AEP Legislative Update May 2024

May 2024

Budget Update

The Legislature continues to prioritize policies related to housing and homelessness, climate, and creative solutions to permitting challenges and fees. However, a great deal of focus has been on the budget, and how the ongoing deficit will impact key policies. On May 12, the Governor released his proposed budget, projecting a $31.5 billion shortfall, up from his January estimate of $22.5 billion. 

The May Revision proposed resolving the shortfall through a series of spending reductions, trigger cuts, delays or deferrals of spending that was previously authorized. For the most part, the May Revision protects state reserves and rejects raising revenues through tax measures. Unfortunately, there are a number of cuts from climate and housing programs, as well as climate adaptation and resilience efforts. 

Several cuts have been made to climate adaptation and resilience programs, including $5 million of the $25 million initially educated to Climate Adaptation and Resilience Planning Grants, $75 million for the $100 million for Regional Climate Resilience Program, and $9.8 million of the initial $20 million for the Regional Climate Collaboratives Program. Additionally, $300 million of the $600 million in Regional Early Action Planning Grants, REAP 2.0, has been cut, leading to concerns about the program intended to benefit infill housing and reduce vehicle miles traveled. 
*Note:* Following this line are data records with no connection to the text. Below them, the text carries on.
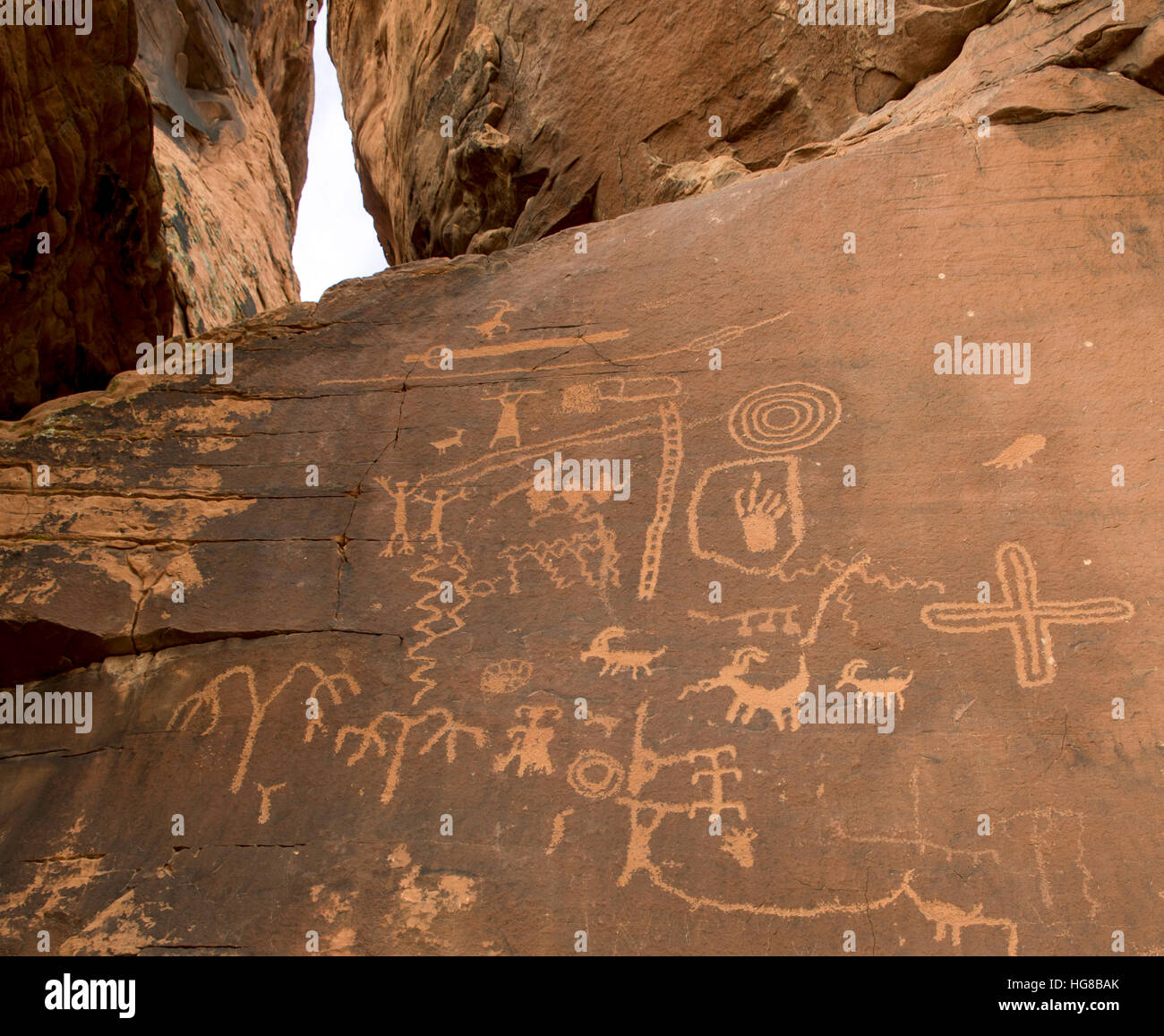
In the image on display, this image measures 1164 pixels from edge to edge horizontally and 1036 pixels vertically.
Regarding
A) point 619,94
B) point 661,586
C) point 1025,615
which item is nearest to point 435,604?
point 661,586

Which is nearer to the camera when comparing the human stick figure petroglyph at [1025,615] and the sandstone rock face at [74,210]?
the human stick figure petroglyph at [1025,615]

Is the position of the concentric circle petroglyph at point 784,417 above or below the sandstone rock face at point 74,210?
below

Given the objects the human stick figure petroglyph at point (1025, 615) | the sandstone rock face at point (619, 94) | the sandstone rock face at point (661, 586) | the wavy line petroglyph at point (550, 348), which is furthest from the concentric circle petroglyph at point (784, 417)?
the sandstone rock face at point (619, 94)

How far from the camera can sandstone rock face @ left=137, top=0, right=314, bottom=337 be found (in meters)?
6.98

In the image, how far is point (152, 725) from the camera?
10.6 ft

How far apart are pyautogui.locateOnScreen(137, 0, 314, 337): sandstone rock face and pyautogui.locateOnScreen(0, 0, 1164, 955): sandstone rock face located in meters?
3.06

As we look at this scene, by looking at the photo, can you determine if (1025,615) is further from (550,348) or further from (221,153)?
(221,153)

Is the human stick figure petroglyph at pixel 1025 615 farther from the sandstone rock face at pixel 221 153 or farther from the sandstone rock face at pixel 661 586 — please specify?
the sandstone rock face at pixel 221 153

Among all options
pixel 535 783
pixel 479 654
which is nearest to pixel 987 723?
pixel 535 783

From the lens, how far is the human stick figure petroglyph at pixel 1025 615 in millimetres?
2982

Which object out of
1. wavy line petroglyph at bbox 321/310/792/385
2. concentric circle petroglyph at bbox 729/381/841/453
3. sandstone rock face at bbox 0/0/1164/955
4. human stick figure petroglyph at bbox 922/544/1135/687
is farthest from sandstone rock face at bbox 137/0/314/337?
human stick figure petroglyph at bbox 922/544/1135/687

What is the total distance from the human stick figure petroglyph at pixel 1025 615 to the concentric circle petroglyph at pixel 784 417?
0.75 metres
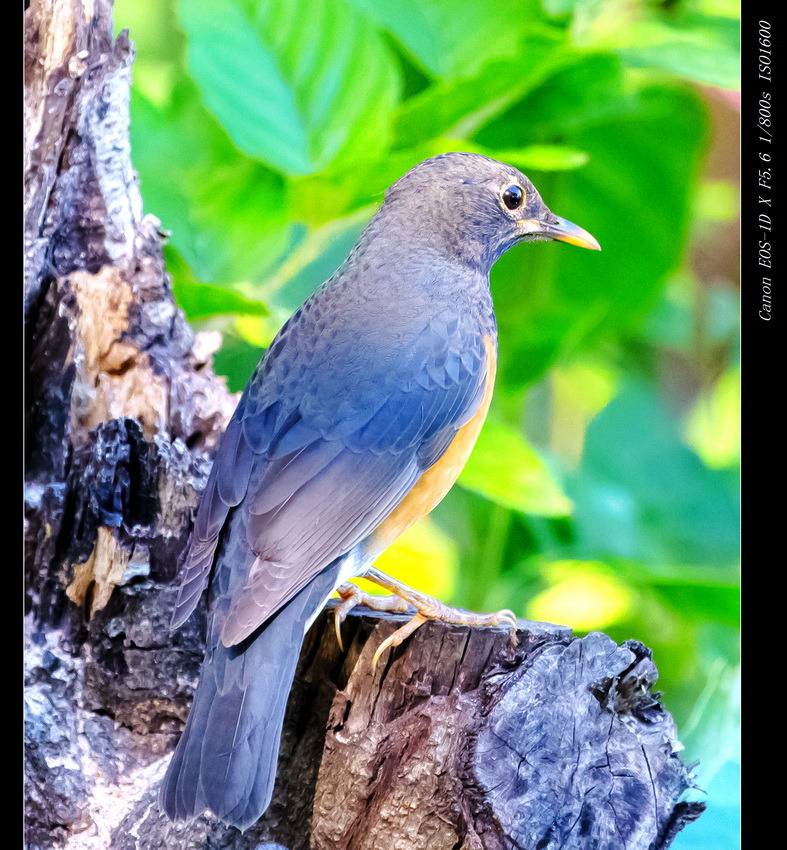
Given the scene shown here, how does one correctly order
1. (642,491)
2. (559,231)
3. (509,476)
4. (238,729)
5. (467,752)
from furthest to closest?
1. (642,491)
2. (509,476)
3. (559,231)
4. (467,752)
5. (238,729)

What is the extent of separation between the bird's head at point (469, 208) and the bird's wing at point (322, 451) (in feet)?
0.61

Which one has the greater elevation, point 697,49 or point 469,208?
point 697,49

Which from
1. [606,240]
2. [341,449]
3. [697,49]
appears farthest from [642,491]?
[697,49]

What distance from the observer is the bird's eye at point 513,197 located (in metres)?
1.91

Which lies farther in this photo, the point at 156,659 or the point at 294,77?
the point at 294,77

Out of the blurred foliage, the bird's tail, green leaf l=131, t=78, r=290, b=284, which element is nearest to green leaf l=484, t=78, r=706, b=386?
the blurred foliage

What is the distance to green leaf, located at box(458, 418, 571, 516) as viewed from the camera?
6.86 feet

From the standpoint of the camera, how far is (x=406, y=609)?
1.99m

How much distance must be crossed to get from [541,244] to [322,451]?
0.82 meters

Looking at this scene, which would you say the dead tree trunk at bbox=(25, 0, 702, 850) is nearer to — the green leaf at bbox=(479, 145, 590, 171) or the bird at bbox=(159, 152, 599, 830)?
the bird at bbox=(159, 152, 599, 830)

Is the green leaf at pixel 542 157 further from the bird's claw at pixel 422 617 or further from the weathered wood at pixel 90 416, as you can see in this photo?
the bird's claw at pixel 422 617

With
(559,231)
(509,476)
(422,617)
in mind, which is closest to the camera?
(422,617)

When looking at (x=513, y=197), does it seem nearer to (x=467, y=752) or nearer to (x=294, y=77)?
(x=294, y=77)
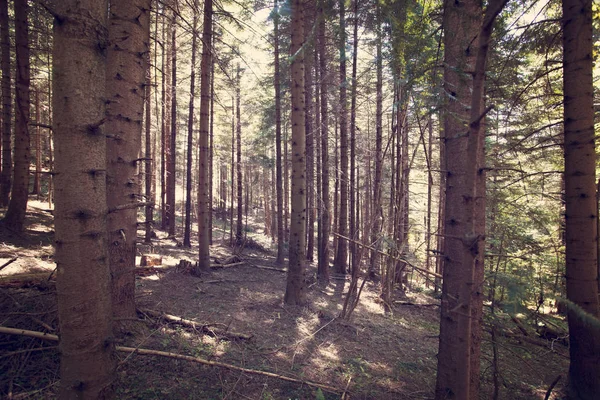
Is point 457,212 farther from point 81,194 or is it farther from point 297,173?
point 297,173

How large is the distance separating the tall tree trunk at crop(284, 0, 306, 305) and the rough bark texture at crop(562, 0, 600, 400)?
5.04 metres

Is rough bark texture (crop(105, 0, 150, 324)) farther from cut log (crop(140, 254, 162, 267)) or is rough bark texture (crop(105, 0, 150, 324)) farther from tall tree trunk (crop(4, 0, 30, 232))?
tall tree trunk (crop(4, 0, 30, 232))

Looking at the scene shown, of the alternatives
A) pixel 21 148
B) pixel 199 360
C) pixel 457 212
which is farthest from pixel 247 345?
pixel 21 148

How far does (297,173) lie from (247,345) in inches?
162

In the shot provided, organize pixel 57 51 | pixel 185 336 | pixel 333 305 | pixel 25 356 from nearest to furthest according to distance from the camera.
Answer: pixel 57 51
pixel 25 356
pixel 185 336
pixel 333 305

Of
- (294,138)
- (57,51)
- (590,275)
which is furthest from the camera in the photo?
(294,138)

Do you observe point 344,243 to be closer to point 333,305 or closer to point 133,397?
point 333,305

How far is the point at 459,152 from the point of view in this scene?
11.6 ft

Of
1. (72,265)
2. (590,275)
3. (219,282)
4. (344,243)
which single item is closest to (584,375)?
(590,275)

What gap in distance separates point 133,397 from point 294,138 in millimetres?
5999

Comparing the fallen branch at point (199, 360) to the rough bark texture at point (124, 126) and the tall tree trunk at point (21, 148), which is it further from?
the tall tree trunk at point (21, 148)

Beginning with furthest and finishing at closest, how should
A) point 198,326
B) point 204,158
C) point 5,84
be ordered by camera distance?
point 204,158
point 5,84
point 198,326

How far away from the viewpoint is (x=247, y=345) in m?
5.12

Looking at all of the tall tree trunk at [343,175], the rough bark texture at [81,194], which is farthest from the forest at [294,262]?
the tall tree trunk at [343,175]
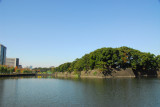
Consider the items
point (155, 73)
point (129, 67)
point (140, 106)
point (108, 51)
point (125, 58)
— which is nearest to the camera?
point (140, 106)

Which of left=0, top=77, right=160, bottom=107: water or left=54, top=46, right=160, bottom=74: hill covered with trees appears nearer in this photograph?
left=0, top=77, right=160, bottom=107: water

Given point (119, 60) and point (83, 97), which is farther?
point (119, 60)

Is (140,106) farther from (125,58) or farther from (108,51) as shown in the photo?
(125,58)

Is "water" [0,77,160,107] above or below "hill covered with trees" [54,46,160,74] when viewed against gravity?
below

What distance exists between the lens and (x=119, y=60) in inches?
3263

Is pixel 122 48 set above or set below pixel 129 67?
above

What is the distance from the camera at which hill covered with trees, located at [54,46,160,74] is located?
7906 cm

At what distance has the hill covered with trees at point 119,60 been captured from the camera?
79.1 m

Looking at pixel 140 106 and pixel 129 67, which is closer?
pixel 140 106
AEP continues to monitor budget conversations. The Budget must pass by June 15, though trailer bills will likely pass through the end of Session. 

Legislative Update 

The Legislature continues its work on key policies and legislation. May 24 marked the House of Origin deadline. Now bills will go through the policy and fiscal committee process again in their second house. While fiscal bills have until July 3 to pass out of policy committees, non-fiscal bills have until August 16 to be heard and passed out of committee. All bills must pass out of both houses by August 31 to go to the Governor's desk.  
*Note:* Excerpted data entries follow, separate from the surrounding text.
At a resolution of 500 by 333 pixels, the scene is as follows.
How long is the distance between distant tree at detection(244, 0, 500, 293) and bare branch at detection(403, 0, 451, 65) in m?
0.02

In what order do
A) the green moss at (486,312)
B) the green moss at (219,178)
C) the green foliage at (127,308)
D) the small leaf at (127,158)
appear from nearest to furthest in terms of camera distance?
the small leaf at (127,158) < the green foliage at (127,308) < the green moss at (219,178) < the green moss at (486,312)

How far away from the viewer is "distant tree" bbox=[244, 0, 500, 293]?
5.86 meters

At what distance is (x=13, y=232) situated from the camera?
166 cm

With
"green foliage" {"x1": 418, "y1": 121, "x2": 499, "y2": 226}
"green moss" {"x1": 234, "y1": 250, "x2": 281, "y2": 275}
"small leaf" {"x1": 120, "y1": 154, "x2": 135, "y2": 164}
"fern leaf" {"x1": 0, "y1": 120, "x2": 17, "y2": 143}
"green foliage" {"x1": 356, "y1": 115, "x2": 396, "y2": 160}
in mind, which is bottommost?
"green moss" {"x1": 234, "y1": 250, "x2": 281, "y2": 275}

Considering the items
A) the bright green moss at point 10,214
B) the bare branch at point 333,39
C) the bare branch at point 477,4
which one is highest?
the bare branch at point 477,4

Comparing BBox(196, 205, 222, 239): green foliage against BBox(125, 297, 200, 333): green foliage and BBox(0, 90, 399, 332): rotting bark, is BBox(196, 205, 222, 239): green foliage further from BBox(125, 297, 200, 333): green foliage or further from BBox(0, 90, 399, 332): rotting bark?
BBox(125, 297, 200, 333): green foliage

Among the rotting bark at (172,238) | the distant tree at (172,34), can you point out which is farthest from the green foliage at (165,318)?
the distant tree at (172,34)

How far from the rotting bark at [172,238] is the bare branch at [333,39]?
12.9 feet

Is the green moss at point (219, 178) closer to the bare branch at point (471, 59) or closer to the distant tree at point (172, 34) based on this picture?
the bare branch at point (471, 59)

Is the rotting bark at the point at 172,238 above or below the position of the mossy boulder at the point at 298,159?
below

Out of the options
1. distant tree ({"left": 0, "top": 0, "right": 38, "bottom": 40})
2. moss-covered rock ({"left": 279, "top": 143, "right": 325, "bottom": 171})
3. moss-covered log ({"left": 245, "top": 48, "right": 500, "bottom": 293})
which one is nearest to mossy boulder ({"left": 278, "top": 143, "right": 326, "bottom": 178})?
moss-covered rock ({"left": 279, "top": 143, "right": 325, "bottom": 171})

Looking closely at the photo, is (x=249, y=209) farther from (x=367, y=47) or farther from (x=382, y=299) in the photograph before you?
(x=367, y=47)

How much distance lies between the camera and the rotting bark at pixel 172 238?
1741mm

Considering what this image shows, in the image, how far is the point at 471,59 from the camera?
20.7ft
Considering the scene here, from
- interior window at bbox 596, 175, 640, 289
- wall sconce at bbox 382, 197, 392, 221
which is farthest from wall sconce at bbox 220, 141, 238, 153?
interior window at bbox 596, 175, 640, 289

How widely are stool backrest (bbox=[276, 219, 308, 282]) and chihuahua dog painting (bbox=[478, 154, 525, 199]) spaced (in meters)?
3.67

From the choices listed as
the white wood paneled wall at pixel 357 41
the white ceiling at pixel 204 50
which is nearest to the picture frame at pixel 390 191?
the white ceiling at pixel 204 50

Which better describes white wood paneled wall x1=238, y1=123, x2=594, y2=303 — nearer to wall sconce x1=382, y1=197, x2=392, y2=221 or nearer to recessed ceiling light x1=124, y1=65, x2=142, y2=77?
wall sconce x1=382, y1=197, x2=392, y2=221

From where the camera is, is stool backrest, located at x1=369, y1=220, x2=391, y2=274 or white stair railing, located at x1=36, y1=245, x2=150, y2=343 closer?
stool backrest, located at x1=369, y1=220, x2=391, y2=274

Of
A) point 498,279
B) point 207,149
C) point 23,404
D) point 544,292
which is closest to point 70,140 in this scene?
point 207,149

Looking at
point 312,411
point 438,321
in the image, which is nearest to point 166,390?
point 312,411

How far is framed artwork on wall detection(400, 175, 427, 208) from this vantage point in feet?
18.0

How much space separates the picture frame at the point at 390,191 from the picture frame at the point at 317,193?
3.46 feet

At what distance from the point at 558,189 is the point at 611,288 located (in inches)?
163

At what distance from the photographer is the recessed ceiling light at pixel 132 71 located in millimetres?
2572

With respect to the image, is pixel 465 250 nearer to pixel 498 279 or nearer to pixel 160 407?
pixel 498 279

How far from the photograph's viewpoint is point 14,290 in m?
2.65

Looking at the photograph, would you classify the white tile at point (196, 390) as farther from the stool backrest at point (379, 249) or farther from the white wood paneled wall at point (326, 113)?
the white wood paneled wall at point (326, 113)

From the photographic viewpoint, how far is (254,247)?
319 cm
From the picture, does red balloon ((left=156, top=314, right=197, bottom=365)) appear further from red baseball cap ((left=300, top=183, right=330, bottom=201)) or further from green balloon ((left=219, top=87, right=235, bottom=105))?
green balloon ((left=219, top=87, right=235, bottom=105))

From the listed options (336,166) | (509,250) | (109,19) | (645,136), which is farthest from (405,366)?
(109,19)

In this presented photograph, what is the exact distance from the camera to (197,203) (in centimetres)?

AEP continues to monitor bills related to CEQA, permitting, housing and more. Below is a summarized list of key bills that we are tracking, including those that we engaged on during our annual AEP Lobby Day. 

CEQA Streamlining

  • AB 2199 by Assemblymember Berman would delete the sunset clause on the CEQA exemption for infill residential or mixed-use housing. The bill passed out of the Assembly and is awaiting referral to policy committee in the Senate. AEP is supporting the bill.
  • AB 2940 by Assemblymember Muratsuchi would make transmission projects for renewable energy generation environmental leadership development projects for the purposes of the Jobs and Economic Improvement through Environmental Leadership Act subject to expedited judicial review for any CEQA challenges. The bill was referred to Natural Resources and Judiciary but has not been set for a hearing, and is stalled for the year.
  • SB 1234 by Senator Allen would create a CEQA exemption for local entities to implement changes to their local coastal program land use plan that are recommended by the Coastal Commission. The bill has passed from the Senate and is now headed to policy committee in the Assembly.


  • AB 1835 by Assemblymember Muratsuchi would make housing on property owned by a local education agency an allowable use for purposes of permitting or other local approvals. The bill stalled in the Committee on Housing and Community Development.
  • AB 2085 by Assemblymember Bauer-Kahan was amended on April 9 to make community clinics a permitted use in areas zoned where office, retail, health care, or parking are a permitted use and also grant community clinics a CEQA exemption by subjecting them to ministerial approval. The bill passed out of the Assembly and is awaiting referral to policy committee in the Senate.


  • AB 2433 by Assemblymember Quirk-Silva is the California Private Permitting Review and Inspection Act, which would require a building department of the county or city to prepare a schedule of their fees and post the schedule on the county or city's internet website. The bill passed out of the Senate and is awaiting referral to policy committee in the Assembly.


  • AB 2553 by Assemblymember Friedman would revise the definition of "major transit stop" to increase the frequency of service interval to 20 minutes. Amendments removed the additional definition of "major transit stop." The bill passed out of the Assembly and is referred to Senate Committees on Local Government and Housing. AEP is supporting the bill.
  • SB 768 by Senator Caballero would require the California Air and Resources Board (CARB), in consultation with other private and public entities, to conduct a study for the Legislature on the use of Vehicle Miles Traveled (VMTs) as a metric for transportation impacts pursuant to the California Environmental Quality Act (CEQA) by January 1, 2026. The bill was referred to Assembly Natural Resources. AEP has recommended amendments to the bill to clarify a few of its terms.